How we cite our quotes: (Chapter.Paragraph)
Quote #7
He went through the locker-room curtains. Two men wrapped in towels were playing Ping-pong. They were awkward and the ball bounded high. The Negro in the toilet was shining shoes. He did not know Dr. Adler by name, and Wilhelm descended to the massage room. (5.13)
The only Black man we meet in the Seize the Day is nameless, and he shines shoes in the bathroom of a hotel run by Europeans, where every resident seems to be white. What does this suggest about the racial hierarchies in the America the novel depicts?
Quote #8
On Broadway it was still bright afternoon and the gassy air was almost motionless under the leaden spokes of sunlight, and sawdust footprints lay about the doorways of butcher shops and fruit stores. And the great, great crowd, the inexhaustible current of millions of every race and kind pouring out, pressing round, of every age, of every genius, possessors of every human secret [. . .] (7.89)
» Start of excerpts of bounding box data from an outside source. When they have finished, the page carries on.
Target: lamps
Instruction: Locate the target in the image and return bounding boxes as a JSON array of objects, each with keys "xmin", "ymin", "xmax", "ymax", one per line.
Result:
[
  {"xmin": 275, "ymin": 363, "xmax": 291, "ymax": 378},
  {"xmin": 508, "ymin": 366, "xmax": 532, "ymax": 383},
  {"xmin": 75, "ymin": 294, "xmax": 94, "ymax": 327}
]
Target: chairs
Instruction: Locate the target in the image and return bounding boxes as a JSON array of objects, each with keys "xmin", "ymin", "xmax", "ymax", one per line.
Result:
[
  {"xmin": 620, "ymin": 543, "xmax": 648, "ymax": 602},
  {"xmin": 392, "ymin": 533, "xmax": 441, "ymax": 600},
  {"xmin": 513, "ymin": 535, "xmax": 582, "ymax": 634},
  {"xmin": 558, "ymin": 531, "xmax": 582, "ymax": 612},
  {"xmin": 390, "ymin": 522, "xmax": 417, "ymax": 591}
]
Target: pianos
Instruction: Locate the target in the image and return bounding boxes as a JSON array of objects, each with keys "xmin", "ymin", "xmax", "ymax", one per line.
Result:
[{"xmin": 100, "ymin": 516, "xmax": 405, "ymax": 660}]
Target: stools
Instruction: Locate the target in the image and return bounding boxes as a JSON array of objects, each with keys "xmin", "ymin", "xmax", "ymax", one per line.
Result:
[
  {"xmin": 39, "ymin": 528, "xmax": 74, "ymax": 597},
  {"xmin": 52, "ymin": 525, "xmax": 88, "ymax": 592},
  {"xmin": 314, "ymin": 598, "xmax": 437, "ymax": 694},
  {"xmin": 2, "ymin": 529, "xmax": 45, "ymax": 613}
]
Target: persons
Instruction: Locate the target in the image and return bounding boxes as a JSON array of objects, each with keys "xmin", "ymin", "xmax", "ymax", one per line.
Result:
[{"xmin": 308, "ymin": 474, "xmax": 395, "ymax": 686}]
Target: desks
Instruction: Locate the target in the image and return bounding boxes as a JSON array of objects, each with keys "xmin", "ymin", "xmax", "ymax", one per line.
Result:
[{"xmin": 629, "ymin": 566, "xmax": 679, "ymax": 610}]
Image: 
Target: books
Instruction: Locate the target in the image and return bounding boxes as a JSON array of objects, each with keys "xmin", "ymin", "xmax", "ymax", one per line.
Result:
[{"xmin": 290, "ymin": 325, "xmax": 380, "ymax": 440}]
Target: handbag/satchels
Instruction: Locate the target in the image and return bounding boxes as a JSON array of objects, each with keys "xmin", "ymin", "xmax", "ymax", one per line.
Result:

There's that gassy air again. But let's look at the crowd in this passage. Is this a positive depiction of the great "body" of humankind, or does the novel's narrator give this description negative connotations?
Quote #9
The sidewalks were wider than any causeway; the street itself was immense, and it quaked and gleamed and it seemed to Wilhelm to throb at the last limit of endurance. And although the sunlight appeared like a broad tissue, its actual weight made him feel like a drunkard. (7.89)
Okay, so it's hot, and the asphalt on the enormous street is soaking up the sunlight and radiating its heat right back. That's what's happening physically here, but what's happening emotionally? What do these sensations of throbbing heat have to do with Wilhelm's frame of mind? How does his view of the city give us insight into his emotions?